One thing I'd prefer is to be able to keep all the files in a directory hierarchy of my own making rather than using a media player's own way of doing things.
I tried various things until I settled on mpd + client of choice
Also unlike others such as Amarok (which will do what you want as long as you tell it to not reorganise files) it isn't a resource hog and if you grow tired of the user interface you just use a different one without having to rebuild indexes, hell you can even have multiple interfaces connected at the same time.
For the client side I would say that Ario is probably the best GUI client and ncmpcpp is the best text mode one, I pretty much always use ncmpcpp as I can just tuck it away somewhere in a terminal window and once you have memorised the key commands it is just lovely to use.
How does most media player type software handle this?

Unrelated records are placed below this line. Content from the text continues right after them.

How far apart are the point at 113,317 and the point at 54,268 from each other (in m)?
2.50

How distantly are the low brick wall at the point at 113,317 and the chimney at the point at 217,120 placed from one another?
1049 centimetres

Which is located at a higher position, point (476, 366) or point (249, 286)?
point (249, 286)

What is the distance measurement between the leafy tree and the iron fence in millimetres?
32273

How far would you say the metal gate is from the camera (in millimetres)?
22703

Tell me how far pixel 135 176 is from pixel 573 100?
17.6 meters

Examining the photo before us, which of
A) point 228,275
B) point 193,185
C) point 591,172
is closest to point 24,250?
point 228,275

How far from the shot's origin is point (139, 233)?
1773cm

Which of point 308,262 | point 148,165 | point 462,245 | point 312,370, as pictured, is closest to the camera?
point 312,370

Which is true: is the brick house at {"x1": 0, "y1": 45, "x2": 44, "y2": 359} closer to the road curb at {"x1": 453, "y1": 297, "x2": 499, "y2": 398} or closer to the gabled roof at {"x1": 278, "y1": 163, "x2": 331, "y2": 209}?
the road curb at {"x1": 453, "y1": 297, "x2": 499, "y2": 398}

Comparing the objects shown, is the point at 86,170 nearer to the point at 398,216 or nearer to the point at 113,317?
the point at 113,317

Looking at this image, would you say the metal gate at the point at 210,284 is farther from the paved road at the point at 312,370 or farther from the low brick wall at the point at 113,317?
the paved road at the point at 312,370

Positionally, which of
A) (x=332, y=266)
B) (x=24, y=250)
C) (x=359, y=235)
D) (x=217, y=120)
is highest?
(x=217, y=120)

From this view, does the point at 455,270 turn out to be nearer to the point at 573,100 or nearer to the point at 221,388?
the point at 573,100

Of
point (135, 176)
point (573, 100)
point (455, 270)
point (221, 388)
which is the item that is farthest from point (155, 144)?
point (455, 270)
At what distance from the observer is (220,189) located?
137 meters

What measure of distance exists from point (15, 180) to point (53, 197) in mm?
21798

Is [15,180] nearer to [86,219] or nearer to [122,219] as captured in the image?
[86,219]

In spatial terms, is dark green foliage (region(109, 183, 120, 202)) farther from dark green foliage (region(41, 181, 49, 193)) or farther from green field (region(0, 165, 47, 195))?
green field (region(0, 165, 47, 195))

If you point them at a hierarchy full of sound files do they build their own indexes from the shape of the hierarchy and the content (as in genre information etc.) of the files or what?
Yes that's generally how they work, most of them won't reorganise the file structure unless you tell them to
Thanks for all that information, at the very least it gives me somewhere to start and the mpd + client approach sounds a good idea to me.